A team of researchers from the California Institute of Technology (CalTech) have reported the ability to transform physical materials using only the power of light. Unlike previous, more limited methods, this new approach dramatically reduces the absorption of waste heat, allowing the undamaged material to return to its original form.
BACKGROUND: PREVIOUS METHODS AND HEAT ABSORPTION
In movies and TV, characters working in top secret facilities can often turn the glass walls of a room opaque with the flip of a switch, providing the needed privacy for hatching their nefarious plans. In real life, the ability to transform materials using light does currently exist, but with a wide range of limitations. At the top of that list is the excess heat absorbed by the transformed material, which can often lead to permanent damage.
Now, the team from CalTech shows that a new approach seems to address those issues, potentially issuing in a new age of advanced materials science.
ANALYSIS: LET THERE BE LIGHT BUT NOT HEAT
In the study published in the journal Nature, CalTech Physics Professor David Hsieh and a team of researchers led by the study’s lead author Junyi Shan, a graduate student, have shown that they can successfully sculpt the structure of materials using powerful lasers that would typically cause heat damage.
“The lasers required for these experiments are very powerful so it’s hard to not heat up and damage the materials,” said Shan in the press release announcing the breakthrough approach. “On the one hand, we want the material to be subjected to very intense laser light. On the other hand, we don’t want the material to absorb any of that light at all.”
To solve this problem, which has often stymied others in this field of research, Shan, Hsieh and the CalTech team zeroed in on the perfect material, a semiconductor called manganese phosphor trisulphide. This material is noted for its ability to absorb only a very tiny amount of light energy across a wide range of frequencies.

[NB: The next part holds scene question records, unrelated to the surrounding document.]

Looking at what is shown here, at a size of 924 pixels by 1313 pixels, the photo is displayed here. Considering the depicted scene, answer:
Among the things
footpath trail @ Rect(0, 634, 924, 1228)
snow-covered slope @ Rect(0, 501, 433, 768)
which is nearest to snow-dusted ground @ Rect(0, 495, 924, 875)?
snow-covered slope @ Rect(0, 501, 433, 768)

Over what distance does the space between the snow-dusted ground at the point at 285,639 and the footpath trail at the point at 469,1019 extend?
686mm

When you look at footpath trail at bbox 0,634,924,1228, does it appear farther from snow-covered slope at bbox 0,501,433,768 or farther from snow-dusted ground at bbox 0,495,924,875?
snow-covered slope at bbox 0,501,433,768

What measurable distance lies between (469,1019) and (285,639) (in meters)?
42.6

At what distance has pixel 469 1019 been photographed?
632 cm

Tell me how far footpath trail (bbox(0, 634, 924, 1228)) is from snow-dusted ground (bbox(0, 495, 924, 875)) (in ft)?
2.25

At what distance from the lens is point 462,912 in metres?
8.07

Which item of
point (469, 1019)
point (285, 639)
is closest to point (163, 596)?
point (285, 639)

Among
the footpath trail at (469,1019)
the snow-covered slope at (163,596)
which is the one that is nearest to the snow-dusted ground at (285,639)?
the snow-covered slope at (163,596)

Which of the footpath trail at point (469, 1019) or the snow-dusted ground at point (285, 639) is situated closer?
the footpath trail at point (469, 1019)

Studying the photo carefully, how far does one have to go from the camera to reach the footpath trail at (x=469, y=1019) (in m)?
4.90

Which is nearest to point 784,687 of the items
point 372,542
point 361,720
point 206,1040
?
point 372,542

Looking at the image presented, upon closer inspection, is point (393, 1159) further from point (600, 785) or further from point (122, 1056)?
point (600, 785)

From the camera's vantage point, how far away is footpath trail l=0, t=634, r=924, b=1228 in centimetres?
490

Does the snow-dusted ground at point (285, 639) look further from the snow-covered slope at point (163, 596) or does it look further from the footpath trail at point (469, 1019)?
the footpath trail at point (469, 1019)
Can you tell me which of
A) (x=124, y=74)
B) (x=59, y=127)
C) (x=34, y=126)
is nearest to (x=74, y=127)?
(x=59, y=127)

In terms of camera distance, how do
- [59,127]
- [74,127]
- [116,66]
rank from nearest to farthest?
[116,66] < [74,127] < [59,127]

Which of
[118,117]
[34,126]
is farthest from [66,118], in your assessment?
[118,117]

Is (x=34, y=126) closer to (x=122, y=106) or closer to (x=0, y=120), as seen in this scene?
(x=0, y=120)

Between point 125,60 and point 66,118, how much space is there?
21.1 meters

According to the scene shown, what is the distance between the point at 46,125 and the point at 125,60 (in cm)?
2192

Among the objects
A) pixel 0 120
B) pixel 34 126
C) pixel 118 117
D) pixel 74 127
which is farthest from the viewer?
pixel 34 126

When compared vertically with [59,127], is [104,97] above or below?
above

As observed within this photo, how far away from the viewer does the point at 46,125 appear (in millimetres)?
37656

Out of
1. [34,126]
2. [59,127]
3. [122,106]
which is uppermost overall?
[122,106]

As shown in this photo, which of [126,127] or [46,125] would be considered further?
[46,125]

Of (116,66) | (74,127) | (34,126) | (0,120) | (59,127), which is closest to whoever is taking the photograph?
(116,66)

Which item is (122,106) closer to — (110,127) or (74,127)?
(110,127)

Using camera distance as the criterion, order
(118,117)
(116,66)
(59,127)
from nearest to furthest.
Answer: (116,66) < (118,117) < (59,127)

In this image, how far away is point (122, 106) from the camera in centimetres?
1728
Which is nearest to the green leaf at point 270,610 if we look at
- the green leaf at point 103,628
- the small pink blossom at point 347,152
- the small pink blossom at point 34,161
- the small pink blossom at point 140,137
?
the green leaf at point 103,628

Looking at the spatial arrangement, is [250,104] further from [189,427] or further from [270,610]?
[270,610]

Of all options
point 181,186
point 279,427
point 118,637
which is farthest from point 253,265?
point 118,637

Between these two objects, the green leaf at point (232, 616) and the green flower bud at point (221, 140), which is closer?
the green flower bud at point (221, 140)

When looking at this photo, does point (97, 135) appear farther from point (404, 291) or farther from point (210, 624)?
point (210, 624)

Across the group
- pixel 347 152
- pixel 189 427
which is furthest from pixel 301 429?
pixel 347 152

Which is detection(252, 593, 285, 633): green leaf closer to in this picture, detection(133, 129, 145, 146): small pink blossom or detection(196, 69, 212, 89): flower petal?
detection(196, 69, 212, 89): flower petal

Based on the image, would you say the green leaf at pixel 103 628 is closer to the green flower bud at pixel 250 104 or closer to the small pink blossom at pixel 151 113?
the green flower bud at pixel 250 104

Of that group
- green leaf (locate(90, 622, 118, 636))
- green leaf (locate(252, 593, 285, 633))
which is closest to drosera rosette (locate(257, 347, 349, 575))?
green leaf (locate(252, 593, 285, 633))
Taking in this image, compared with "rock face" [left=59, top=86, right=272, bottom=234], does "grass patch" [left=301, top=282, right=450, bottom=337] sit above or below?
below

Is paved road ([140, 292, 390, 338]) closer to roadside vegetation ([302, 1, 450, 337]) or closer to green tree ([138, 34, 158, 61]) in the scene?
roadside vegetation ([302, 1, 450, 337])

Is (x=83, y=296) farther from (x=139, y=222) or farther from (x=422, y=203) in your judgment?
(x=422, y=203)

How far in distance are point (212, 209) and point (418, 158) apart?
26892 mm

Next, the team found the ideal frequency for their laser, what Shan referred to as a “sweet spot,” where the targeted material undergoes a dramatic structural change, including from opaque to transparent forms, without the absorption of damaging levels of heat energy.
As the press release notes, “the material shifted from a highly opaque state, for certain colors of light, to becoming highly transparent.”
Furthermore, as soon as the laser light was turned off, the material returned to its previous, opaque state without any signs of heat damage. This, the team explains, is because the material’s low level of heat absorption combined with the laser’s magic frequency keeps the targeted material from undergoing a change at the atomic level.
“It’s as if you have a boat, and then a big wave comes along and vigorously rocks the boat up and down without causing any of the passengers to fall down,” explained Hsieh. “Our laser is vigorously rocking the energy levels of the material, and that alters the materials’ properties, but the electrons stay put.”
OUTLOOK: A NEW TOOL FOR MATERIALS SCIENTISTS
The project’s researchers point out that their work is built on previous research done by CalTech alumnus John H. Shirley all the way back to the 1960s. And, they say, their new results match perfectly with Shirley’s predictions, meaning they may have finally delivered on the promise of that early work, while simultaneously offering a whole new set of tools for present day materials scientists.
“In principle, this method can change optical, magnetic and many other properties of materials,” explained Shan. “This is an alternative way of doing materials science. Rather than making new materials to realize different properties, we can take just one material and ultimately give it a broad range of useful properties.”